A tentativa de incriminar Stedile foi um atentado a um direito fundamental, o de livre expressão
PAUL SINGER

O que talvez tenha sido a última grande seca nordestina do século chegou à opinião pública envolto no noticiário sobre saques. O progresso, a urbanização e a industrialização alcançados neste século não serviram em nada para mudar essa realidade atroz. Periodicamente, a falta de chuva reduz milhões de moradores do semi-árido nordestino à condição de párias famintos, que têm de furtar para poder sobreviver.
A reação das altas autoridades da República é a mais tradicional possível: o flagelo é inevitável, mas está sendo explorado politicamente pelos que "incitam" os esfomeados a saquear. É como sempre responderam, desde o Império e a República Velha, os governantes quando confrontados por greves, manifestações de massa, ocupações (invasões?) de imóveis ou saques.
Nosso atual governo segue a mesma linha: saques são violações intoleráveis da ordem pública, que têm de ser reprimidas pela Justiça. E a fome, o que é? Certamente, ela viola uma ordem natural -o direito à vida- que é mais importante que o ordenamento jurídico. O qual, como nos ensinam os melhores juristas, prevê e justifica o furto em situação de extrema necessidade.
Pela primeira vez desde o fim do regime militar, a igreja (pela voz autorizada dos bispos) e a Justiça (pela voz do presidente do STF) estão em confronto com o Executivo, na pessoa do próprio presidente.

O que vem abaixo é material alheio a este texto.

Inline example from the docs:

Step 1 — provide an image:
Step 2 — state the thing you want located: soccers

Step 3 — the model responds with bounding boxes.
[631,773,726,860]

Tema do confronto: a incúria do governo e sua intolerância perante o que não passa de reações de flagelados em defesa da própria vida.
João Pedro Stedile, o conhecido e respeitado dirigente do MST, foi incriminado pelo ministro da Justiça por um delito de imprensa -fazer declarações aos jornais em defesa dos retirantes que saqueiam para matar a fome.
A acusação de incitação ao crime é um tanto ridícula: pressupõe que os retirantes precisaram esperar a chegada dos jornais para ter a idéia de se apoderar de alimentos, muitos estocados em armazéns do governo, que não cumpriu o dever elementar de distribuí-los.
Portanto, a tentativa de incriminar Stedile (felizmente gorada, graças à clarividência de um magistrado) foi um atentado a um direito humano fundamental, o de livre expressão. Se ele fosse preso e eventualmente condenado, qualquer pessoa que exprimisse publicamente, como faço, solidariedade aos saqueadores poderia sofrer penalidade.
Esses fatos são agravados pelo contexto em que ocorrem. O Brasil sofre a pior crise de emprego pelo menos desde que há estatísticas confiáveis sobre o fato. Nunca tantos careceram de trabalho e de meios de vida, havendo uma clara transformação do desemprego em sua abrangência e em sua duração.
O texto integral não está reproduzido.